Una data che sembrava ormai scolpita nella pietra, ma che adesso traballa paurosamente: il closing per la cessione della Lucchese a Lorenzo Grassini – il 26 aprile a Siena, nello studio del notaio Mandarini, alle 17 – potrebbe clamorosamente saltare. Dopo la proroga di dieci giorni unilateralmente concessa da Arnaldo Moriconi, l’attuale detentore delle quote di maggioranza del club, ecco infatti affiorare ulteriori ostacoli disseminati lungo la via. Scogli cicatrizzati nella nuova bozza del contratto spedita dai legali di Moriconi a quelli di Grassini. Il patron di Città Digitali – la sostanza delle nuove direttive – fa sapere che si rifiuta categoricamente di accollarsi eventuali sopravvenienze passive, dopo la firma del contratto.

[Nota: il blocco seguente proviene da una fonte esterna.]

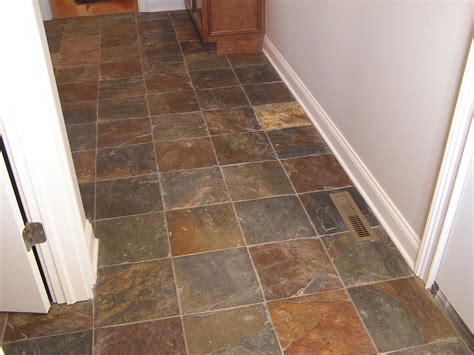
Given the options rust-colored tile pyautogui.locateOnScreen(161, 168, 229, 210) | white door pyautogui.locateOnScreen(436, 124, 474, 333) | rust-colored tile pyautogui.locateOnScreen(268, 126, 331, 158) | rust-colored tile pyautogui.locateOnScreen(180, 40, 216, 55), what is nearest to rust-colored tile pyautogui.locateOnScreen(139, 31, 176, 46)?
rust-colored tile pyautogui.locateOnScreen(180, 40, 216, 55)

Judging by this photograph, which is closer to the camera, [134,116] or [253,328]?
[253,328]

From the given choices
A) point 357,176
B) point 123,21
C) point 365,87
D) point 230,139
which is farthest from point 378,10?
point 123,21

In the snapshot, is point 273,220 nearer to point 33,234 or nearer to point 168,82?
point 33,234

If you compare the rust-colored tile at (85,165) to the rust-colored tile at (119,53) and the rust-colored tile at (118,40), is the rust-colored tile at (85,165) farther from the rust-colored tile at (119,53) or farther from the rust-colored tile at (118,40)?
the rust-colored tile at (118,40)

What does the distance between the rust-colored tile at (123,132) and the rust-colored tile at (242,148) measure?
0.41 metres

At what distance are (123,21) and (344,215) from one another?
126 inches

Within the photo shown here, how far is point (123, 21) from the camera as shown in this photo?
4637mm

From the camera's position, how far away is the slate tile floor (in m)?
1.73

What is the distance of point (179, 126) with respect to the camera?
2.98 metres

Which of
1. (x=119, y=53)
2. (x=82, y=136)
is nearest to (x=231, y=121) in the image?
(x=82, y=136)

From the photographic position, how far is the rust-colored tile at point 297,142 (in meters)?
2.71

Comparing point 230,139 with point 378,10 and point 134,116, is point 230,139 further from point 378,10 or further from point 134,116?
point 378,10

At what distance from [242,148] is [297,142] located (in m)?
0.30

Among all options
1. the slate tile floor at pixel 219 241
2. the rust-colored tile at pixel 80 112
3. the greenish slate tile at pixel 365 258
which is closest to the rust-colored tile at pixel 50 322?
the slate tile floor at pixel 219 241
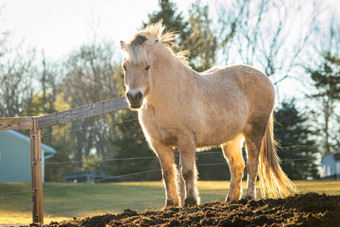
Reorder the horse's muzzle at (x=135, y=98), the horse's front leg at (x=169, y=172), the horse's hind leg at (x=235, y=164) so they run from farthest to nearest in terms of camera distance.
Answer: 1. the horse's hind leg at (x=235, y=164)
2. the horse's front leg at (x=169, y=172)
3. the horse's muzzle at (x=135, y=98)

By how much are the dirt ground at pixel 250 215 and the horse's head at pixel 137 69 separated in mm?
1252

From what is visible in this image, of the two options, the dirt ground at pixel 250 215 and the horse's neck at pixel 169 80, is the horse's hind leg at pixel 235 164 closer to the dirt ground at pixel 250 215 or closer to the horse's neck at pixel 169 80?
the dirt ground at pixel 250 215

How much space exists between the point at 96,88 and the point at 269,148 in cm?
2166

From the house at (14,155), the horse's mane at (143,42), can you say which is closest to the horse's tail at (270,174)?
the horse's mane at (143,42)

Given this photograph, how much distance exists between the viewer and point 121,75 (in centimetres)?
2178

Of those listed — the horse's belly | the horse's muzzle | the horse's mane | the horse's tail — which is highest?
the horse's mane

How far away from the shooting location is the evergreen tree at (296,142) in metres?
15.1

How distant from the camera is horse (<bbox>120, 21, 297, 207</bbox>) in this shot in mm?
4695

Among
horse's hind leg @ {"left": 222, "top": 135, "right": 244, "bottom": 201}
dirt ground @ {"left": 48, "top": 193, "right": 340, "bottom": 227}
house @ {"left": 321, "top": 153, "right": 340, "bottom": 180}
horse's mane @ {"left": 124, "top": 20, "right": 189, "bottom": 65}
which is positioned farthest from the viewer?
house @ {"left": 321, "top": 153, "right": 340, "bottom": 180}

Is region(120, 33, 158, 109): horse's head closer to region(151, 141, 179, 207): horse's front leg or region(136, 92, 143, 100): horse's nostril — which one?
region(136, 92, 143, 100): horse's nostril

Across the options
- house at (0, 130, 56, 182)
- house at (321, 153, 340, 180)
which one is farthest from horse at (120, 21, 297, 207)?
house at (0, 130, 56, 182)

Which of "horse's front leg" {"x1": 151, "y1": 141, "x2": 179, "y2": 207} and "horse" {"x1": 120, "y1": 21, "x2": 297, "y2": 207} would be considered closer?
"horse" {"x1": 120, "y1": 21, "x2": 297, "y2": 207}

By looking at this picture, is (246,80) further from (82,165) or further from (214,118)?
(82,165)

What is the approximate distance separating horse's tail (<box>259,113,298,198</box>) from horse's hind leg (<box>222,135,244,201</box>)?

Colpo di coda per far saltare il banco, tardiva presa di coscienza o bluff? Difficile fornire una risposta inequivocabile adesso, a due giorni da una chiusura che era stata battezzata come cosa fatta dagli stessi Grassini e Lucchesi, ancora una volta presenti nella pancia del Porta Elisa – in occasione di Lucchese-Olbia – prima di essere i legittimi proprietari del club.
Sullo sfondo, secondo alcuni, si agita ancora possente e intatto lo spettro di Pietro Belardelli, l’imprenditore romano che fluttua intorno alla Lucchese da mesi, tra ammiccate a Moriconi – con il quale porterebbe avanti affari comuni nell’est Europa – e tentativi di abbordaggio sotto mentite spoglie (gli avvocati pisani restano scolpiti nell’immaginario collettivo del tifo rossonero). Sarebbe questa, secondo il solco tracciato dai catastrofisti (o realisti?) di professione, la vera ed unica mossa di Moriconi: accampare nuove clausole, sfornando il pretesto legato alle poste passive, per preparare il terreno all’uomo d’affari classe 1945, colui che aveva fatto clamorosamente scomodare anche il presidente della serie C, Gabriele Gravina, per sconsigliare lo scenario al pari di una peste bubbonica.
Poi c’è il partito degli ottimisti perpetui, i cantori della calma ad ogni costo. Per loro, Moriconi avrebbe semplicemente deciso di cautelarsi in via definitiva, dopo che i debiti del club – ammontanti inizialmente a circa 800mila euro e lievitati, secondo quanto trapelerebbe, di quasi 200mila euro in fase di due diligence – hanno cominciato a muoversi come placche tettoniche nel bel mezzo della faglia di Sant’Andreas. Un qualcosa che però non era stato messo nero su bianco, nella bozza originaria del contratto e che, adesso, minaccia di far saltare tutto.
Provocando, inevitabilmente, l’ira funesta dalla grande maggioranza dei tifosi. In molti, da settimane, soppesano parole e fatti di Grassini e Lucchesi, per scorgervi un baluginio di speranza. Un appiglio in acque limacciose, quelle che la Lucchese solca ormai da mesi, avvalorato dalla doppia presentazione (davanti alla stampa ed a Lucca United, che adesso torna ad alzare la voce chiedendo rispetto per la Pantera) e dagli atti di presenza allo stadio.
Così, dopo il giorno di festa nazionale, si tireranno le somme, davvero. Nessuno, però, deve cullarsi nell’idea che non ci saranno conseguenze e che ad ogni azione non corrisponderà una reazione. Perché i tifosi autentici ed i lucchesi veri sono sfiniti, sfibrati, quasi disgustati da un teatrino che si protrae senza soluzione di continuità, da troppo tempo. Perché la Lucchese non può che essere il fine ultimo e non certo il mezzo per rinverdire la cupidigia di chi con il calcio ha nulla da spartire.